Nas últimas semanas, a Câmara dos Deputados deu início à tramitação do Projeto de Lei n. 2238/2023, conhecido como marco regulatório da Inteligência Artificial (IA) no país.
Entre seus diversos aspectos, o PL tem uma relação estreita com a questão de Propriedade Intelectual (PI). Afinal, desde que a IA, especialmente a IA generativa, tornou-se relevante e acessível a um grande volume de pessoas e empresas, o tema tem causado fricções ao desafiar o arcabouço legislativo, sobretudo no que diz respeito aos Direitos Autorais.
Aprovada pelo Senado Federal em dezembro de 2024, a proposta brasileira estabelece diretrizes para o desenvolvimento e o uso responsável da IA no país, com foco em princípios como respeito aos direitos fundamentais, não discriminação algorítmica, promoção da inovação e transparência.
Dentre os dispositivos que mais têm gerado debate, destaca-se a previsão de que os desenvolvedores de IA deverão obter autorização dos titulares para utilizar obras protegidas por Direitos Autorais nos treinamentos dos modelos.
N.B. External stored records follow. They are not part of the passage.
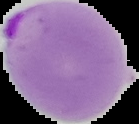

Summary:
  - Image size: 139×124 pixels
  - Image type: segmented cell region on a black background
  - Malaria status: parasitized
  - Preparation: thin blood film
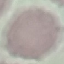

result = no malaria parasites detected
stain = Giemsa
image type = automatically extracted cell patch, resized to 64 × 64 pixels
preparation = thin smear
capture = smartphone through the microscope eyepiece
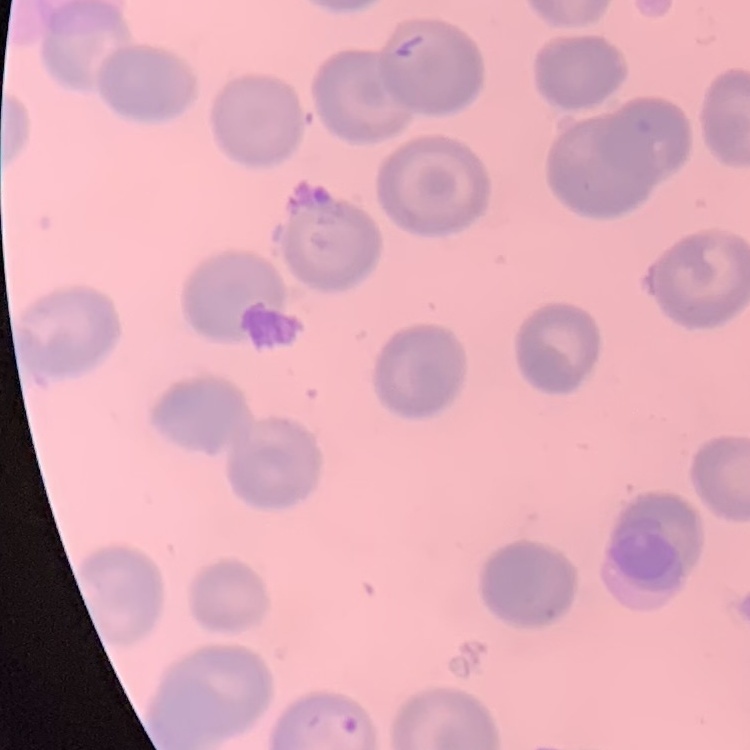
The erythrocytes exhibit no rouleaux formation. Stained with either Field's or Giemsa. Thin blood smear. One tile cut from a larger photomicrograph.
Assess this cell for malaria.
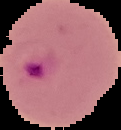

It is parasitized.

From a thin blood film. Image is 121×130 pixels. The area outside the segmented cell region is set to black.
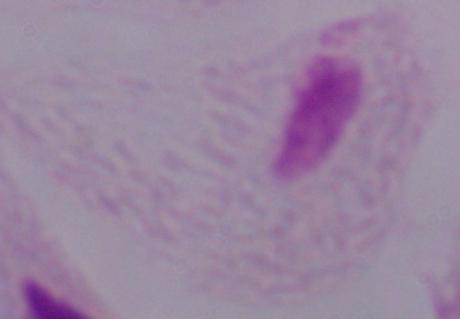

Isso abriria caminho para uma possível remuneração a esses autores.
Para muitos especialistas, a ideia é tecnicamente e economicamente inviável.
Segundo estudo do Reglab, Centro de Estratégia e Regulação Tecnológica da FGV, por exemplo, as exigências de licenciamento prévio ou remuneração de obras usadas em treinamento criam obstáculos praticamente intransponíveis, tanto pelo volume de dados processados (trilhões de palavras e imagens) quanto pela natureza estatística desses modelos, já que estes não armazenam nem reproduzem conteúdos de maneira identificável.
Além disso, a pesquisa alerta sobre o risco de que esse tipo de exigência acabe por consolidar monopólios de dados, favorecendo big techs que já detêm grandes volumes de conteúdo licenciado e dificultando o acesso ao desenvolvimento de IA por startups, universidades e centros independentes.
Também há, segundo o estudo, um descompasso regulatório, à medida que nenhuma das principais potências tecnológicas adotou exigência semelhante em seus marcos jurídicos e, em geral, concentram suas regulações nas etapas ligadas ao uso comercial desses conteúdos gerados de IA.
Equilíbrio entre Inteligência Artificial e Propriedade Intelectual é um desafio global
A dificuldade de encontrar um balanço entre o respeito às regras tradicionais da Propriedade Intelectual e uma factibilidade competitiva do desenvolvimento da IA está longe, porém, de se restringir ao contexto brasileiro.
Nos últimos dois anos, países como Estados Unidos, Reino Unido e regiões inteiras como a União Europeia vêm buscando caminhos para endereçar esse dilema:
- Estados Unidos: Em 2024, o Escritório de Direitos Autorais reforçou que obras criadas exclusivamente por IA não são protegidas. Em março de 2025, a entidade publicou novas diretrizes exigindo a divulgação do uso de IA nos pedidos de registro. A regra é clara: para ser protegida, a obra deve conter contribuição humana substancial.
- União Europeia: Aprovado em 2024, o AI Act da UE impõe obrigações mais rígidas para sistemas de IA considerados de alto risco. Ainda que não trate diretamente de Direitos Autorais na etapa de treinamento, o regulamento exige transparência na geração de conteúdo e no uso de bases de dados, abrindo brechas para debates futuros sobre PI.
- Reino Unido: A proposta britânica tem sido mais flexível. O governo sinalizou que busca uma abordagem que permita o uso mais amplo de conteúdo online para fins de treinamento, inclusive por meio de exceções de uso justo, com o objetivo de fomentar a inovação e a competitividade do setor de IA.
Cada abordagem traz seus próprios desafios, e não há um consenso internacional sobre o modelo ideal. O que existe, por ora, é um campo em disputa.
As fricções entre a IA e o direito autoral são naturais diante de uma transformação tecnológica tão disruptiva. Mas é preciso enfrentá-las com cabeça aberta, responsabilidade e espírito pragmático.
Encontrar um ponto de equilíbrio entre a proteção dos direitos dos autores e a liberdade para inovar será fundamental para que o Brasil não fique nem à margem da nova economia digital nem se torne palco de injustiças que inviabilizem o desenvolvimento de uma economia criativa sustentável.